Erstens versucht sie möglichst viele Aspekte abzubilden, indem sie auf die Anwälte abstellt, die die Generalisten sind. Sobald sich aber eine Kanzlei spezialisert hat, findet sie sich in der üblichen Software nicht ansatzweise wieder. Oder glauben Sie, dass eine Kanzlei, die sich auf die Finanzierung von Containerschiffen spezialisiert hat, die entsprechenden Tools in einer Standardsoftware wiederfindet?

Zweites Problem – Wie automatisiert bildet Standard-Anwaltssoftware den juristischen Prozess ab?

Zweitens kennen diese Programme nur eine sehr eingeschränkte Automatisierung. Zwar sind Ansätze von automatischer Dokumentenerstellung oder von Workflows enthalten, aber diese werden nicht konsequent umgesetzt. Eine wirkliche Automatisierung juristischer Arbeit oder eine Fallbearbeitung durch den Computer, unterstützt von Juristen, ist damit nicht möglich. Dabei ist die Software oft mit vielen überflüssigen Konstellationen überladen, bietet nur begrenzt Schnittstellen zu anderer Software und ist nur schwer zu handhaben. Viele Anwälte können sich gar nicht vorstellen, wie leicht Software zu bedienen sein kann wenn nur die Nutzeroberfläche ein bisschen besser gestaltet ist.

Berechtigung des Etikettes „Legal-Tech“ kritisch hinterfragen

Kanzleien sollten daher stets hinterfragen, ob es sich bei dem als Legal-Tech betitelten Produkt wirklich um eine Innovation handelt. In Kanzlei findet sich teilweise die Haltung wieder, man „müsse dringend etwas tun, um den Anschluss nicht zu verlieren“. Wer dann allerdings Die Geldbörse weit öffnet und beim erstbesten Legal-Tech Angebot zugreift, der wird das möglicherweise bereuen.

Anwälte, die ihre Kanzlei optimieren wollen, sollten sich daher fragen, worum eigentlich der echte Mehrwert von Legal-Tech liegt. Zweifelsohne liegt dieser darin, dass mit Hilfe technischer Mittel Arbeitsabläufe verschlankt und (teil-)automatisiert werden können. So werden Fehlerquoten gesenkt und Kosten eingespart. Ein Anwalt, der monatlich 20 Stunden mehr abrechenbare Zeiten produzieren kann, weil juristische und nicht-juristische Tätigkeiten teilweise automatisiert wurden, der hat wirklich etwas von der entsprechenden Softwarelösung.

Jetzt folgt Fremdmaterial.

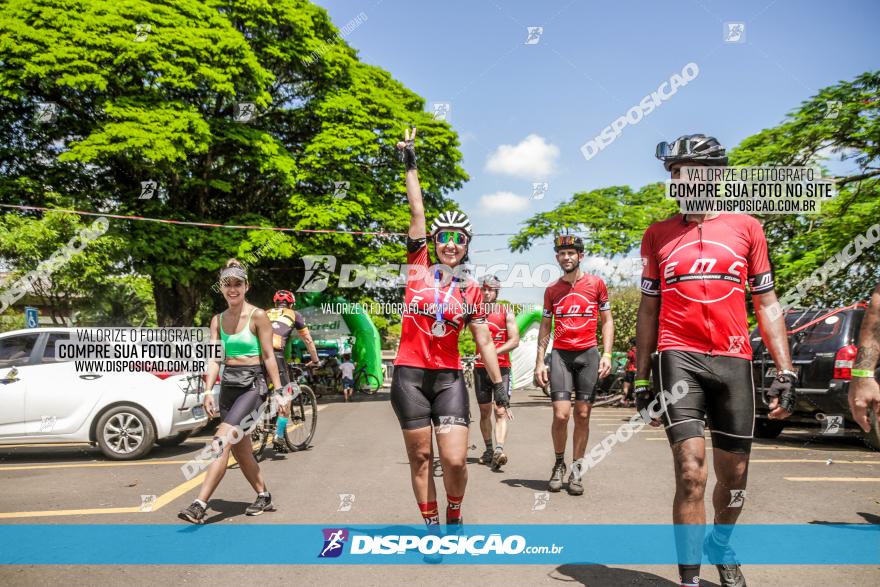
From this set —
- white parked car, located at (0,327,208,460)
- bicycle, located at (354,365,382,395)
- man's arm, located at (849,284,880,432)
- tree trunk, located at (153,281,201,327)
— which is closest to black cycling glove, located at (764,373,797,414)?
man's arm, located at (849,284,880,432)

Es wird nun sicherlich auch Menschen geben, die behaupten, dass eine Kanzlei-Automatisierungs-Software wie von LEGALMATIC nicht „Legal-Tech“ sei, weil sie darunter die komplexe Algorithmen verstehen, die juristische Probleme gewissermaßen von alleine lösen. Aber nun einmal Hand aufs Herz: Wo gibt es derzeit ein allwissendes Programm, das technisch komplett ausgereift ist und vorallem auch noch für eine mittelständische Kanzlei bezahlbar ist? Letztendlich wird es also doch wieder darauf ankommen, welche technische Lösung den Anwalt am besten entlastet und Profit und Fehlerquote maximieren kann.